Trying it with some sacrilegious videos playing on a monitor, the mane point is it falls apart when 2 humans are close together in a scene. There's a lot more noise in the positions. The accuracy is definitely worse than when tracking a single lion standing up. It would be constantly moving around like an unstabilized phone cam.
The windowing algorithm creates a lot of noise & causes the hits to move around even when the video is paused.
Normally, it only detects 1 of the 2 humans or it detects both humans as a single very noisy hit. It probably detects only 1 human when they're together & the hit oscillates between the 2 humans.
The most desirable horizontal body positions aren't detected at all. It's a bigger problem in practical video because most of the poses are horizontal.
Lowpass filtering & optical flow could suppress some of the noise, but the servos already provide a lot of lowpass filtering. The lion kingdom has long dreamed of running a high fidelity model at 1fps & scanning the other frames with optical flow. This would entail a 1 second lag for that high fidelity model.

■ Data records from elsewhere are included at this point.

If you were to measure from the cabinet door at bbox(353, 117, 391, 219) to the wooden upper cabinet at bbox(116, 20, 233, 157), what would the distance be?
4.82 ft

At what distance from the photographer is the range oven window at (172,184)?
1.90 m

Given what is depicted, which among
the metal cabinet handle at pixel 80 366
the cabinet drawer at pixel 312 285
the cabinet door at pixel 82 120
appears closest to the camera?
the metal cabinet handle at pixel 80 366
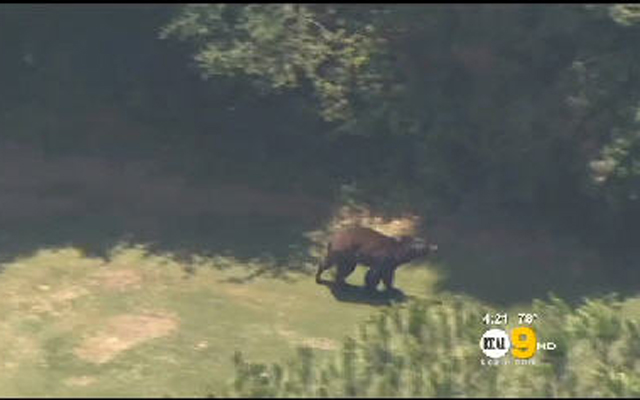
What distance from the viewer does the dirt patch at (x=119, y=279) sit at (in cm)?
1864

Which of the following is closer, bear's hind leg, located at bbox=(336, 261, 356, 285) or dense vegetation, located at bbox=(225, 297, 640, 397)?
dense vegetation, located at bbox=(225, 297, 640, 397)

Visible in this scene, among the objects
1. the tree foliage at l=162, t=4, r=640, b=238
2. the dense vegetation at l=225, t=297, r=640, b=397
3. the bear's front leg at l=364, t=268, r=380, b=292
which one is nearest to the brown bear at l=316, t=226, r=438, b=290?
the bear's front leg at l=364, t=268, r=380, b=292

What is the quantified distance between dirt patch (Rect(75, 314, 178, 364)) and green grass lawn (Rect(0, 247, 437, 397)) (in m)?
0.02

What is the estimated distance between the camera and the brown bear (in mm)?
18656

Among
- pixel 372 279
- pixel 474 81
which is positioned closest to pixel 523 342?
pixel 372 279

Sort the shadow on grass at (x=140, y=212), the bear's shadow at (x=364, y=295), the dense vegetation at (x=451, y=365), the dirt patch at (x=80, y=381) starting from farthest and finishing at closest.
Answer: the shadow on grass at (x=140, y=212) → the bear's shadow at (x=364, y=295) → the dirt patch at (x=80, y=381) → the dense vegetation at (x=451, y=365)

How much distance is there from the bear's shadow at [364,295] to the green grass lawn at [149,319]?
0.07 m

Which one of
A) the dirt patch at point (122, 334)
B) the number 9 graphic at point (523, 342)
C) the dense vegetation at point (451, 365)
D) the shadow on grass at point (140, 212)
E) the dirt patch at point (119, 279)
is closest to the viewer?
the dense vegetation at point (451, 365)

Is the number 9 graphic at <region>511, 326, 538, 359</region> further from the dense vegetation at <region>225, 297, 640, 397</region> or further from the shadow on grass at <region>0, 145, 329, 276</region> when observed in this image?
the shadow on grass at <region>0, 145, 329, 276</region>

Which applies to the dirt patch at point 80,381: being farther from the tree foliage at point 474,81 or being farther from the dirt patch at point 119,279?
the tree foliage at point 474,81

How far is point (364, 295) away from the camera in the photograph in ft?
62.4

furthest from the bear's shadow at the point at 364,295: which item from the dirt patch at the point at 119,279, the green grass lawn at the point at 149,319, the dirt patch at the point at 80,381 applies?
the dirt patch at the point at 80,381

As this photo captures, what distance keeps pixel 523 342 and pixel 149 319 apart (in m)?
6.77

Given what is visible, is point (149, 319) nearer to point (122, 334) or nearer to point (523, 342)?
point (122, 334)
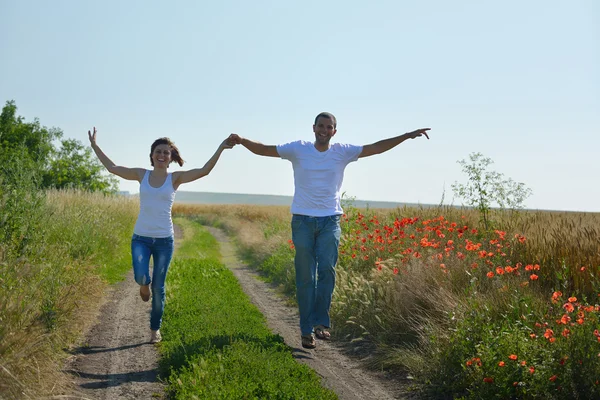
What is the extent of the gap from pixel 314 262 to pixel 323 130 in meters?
1.64

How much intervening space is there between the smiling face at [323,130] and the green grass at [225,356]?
2.47 m

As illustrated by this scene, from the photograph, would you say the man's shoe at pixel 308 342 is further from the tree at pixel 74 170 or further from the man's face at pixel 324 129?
the tree at pixel 74 170

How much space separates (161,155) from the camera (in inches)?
294

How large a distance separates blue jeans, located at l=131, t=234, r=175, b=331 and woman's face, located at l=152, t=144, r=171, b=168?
94 cm

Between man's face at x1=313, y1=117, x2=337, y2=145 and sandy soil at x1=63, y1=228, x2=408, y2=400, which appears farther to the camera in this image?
man's face at x1=313, y1=117, x2=337, y2=145

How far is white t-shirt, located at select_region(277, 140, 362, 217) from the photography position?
23.7ft

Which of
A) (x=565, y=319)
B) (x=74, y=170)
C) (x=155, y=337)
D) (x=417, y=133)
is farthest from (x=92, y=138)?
(x=74, y=170)

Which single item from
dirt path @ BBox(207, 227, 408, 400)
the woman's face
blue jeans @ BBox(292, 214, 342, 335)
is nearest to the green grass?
dirt path @ BBox(207, 227, 408, 400)

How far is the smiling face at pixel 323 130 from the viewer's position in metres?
7.30

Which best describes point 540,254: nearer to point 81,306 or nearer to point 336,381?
point 336,381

Every second, after getting an inference, it would have to use optical flow to fill in 1 second of frames to catch up to the present. It might be doable with low res images.

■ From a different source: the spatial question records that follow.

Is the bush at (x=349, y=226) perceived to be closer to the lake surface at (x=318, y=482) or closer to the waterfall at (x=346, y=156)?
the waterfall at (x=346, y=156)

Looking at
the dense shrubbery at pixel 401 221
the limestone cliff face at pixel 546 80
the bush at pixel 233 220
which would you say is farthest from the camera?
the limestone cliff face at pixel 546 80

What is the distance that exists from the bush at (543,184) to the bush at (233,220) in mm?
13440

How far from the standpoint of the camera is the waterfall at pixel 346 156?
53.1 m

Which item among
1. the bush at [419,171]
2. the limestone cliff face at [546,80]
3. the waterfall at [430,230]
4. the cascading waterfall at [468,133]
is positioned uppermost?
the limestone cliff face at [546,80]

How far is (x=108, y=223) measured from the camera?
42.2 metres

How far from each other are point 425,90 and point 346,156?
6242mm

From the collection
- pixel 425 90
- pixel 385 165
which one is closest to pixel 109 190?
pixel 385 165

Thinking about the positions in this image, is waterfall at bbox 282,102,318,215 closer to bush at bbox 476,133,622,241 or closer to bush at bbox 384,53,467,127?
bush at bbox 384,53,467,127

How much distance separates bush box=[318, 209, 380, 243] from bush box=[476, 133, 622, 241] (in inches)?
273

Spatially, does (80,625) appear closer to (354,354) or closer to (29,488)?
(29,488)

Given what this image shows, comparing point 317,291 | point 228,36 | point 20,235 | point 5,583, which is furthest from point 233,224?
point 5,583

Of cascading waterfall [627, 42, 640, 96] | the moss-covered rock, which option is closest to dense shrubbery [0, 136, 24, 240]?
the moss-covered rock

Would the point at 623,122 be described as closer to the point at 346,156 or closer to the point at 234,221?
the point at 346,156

Face tracking might give better results, but it would lose the ability to center on the body.
The Intel Movidius is the only embedded neural engine still made. It's a lot more expensive than the equivalent amount of computing power 3 years ago, but that might be a fair price if computing power is permanently degraded.

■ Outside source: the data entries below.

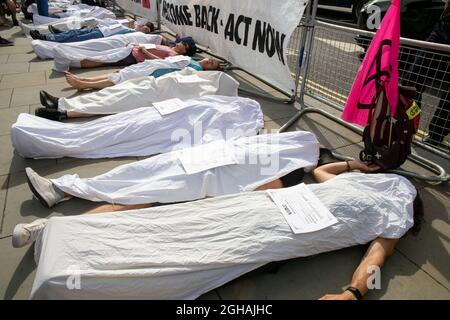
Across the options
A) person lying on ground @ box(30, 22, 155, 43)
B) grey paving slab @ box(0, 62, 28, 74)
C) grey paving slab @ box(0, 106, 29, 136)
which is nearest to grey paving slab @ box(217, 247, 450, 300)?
grey paving slab @ box(0, 106, 29, 136)

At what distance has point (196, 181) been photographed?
2.37m

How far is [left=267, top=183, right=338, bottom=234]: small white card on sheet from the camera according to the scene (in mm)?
1878

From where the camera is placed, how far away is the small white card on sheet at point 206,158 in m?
2.39

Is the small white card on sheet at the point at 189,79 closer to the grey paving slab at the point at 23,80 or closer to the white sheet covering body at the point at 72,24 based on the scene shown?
the grey paving slab at the point at 23,80

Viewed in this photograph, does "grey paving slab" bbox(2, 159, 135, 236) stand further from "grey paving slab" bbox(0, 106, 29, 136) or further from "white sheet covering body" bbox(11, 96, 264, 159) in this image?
"grey paving slab" bbox(0, 106, 29, 136)

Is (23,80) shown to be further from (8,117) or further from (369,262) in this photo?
(369,262)

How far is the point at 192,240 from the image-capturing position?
1786 millimetres

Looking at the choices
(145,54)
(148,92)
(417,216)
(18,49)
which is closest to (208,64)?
(148,92)

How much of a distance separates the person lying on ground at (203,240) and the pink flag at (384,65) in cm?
85

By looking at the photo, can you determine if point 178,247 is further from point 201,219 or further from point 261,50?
point 261,50

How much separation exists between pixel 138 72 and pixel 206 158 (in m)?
2.70

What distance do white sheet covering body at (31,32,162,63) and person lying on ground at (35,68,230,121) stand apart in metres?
2.18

The only useful benchmark lions could find showed it getting 12fps on an undisclosed efficientdet model. It can be implied from the words "up to 12fps" in his sales pitch that it's the fastest efficientdet model. That's 50% faster than the fastest efficientdet in software, not really enough to improve upon the quality seen.
All GPU systems are all or nothing. They can't split the work between the CPU & the GPU. They could allow a 2nd face detection model or optical flow to be run concurrently on the CPU. That would give more like a 250% increase.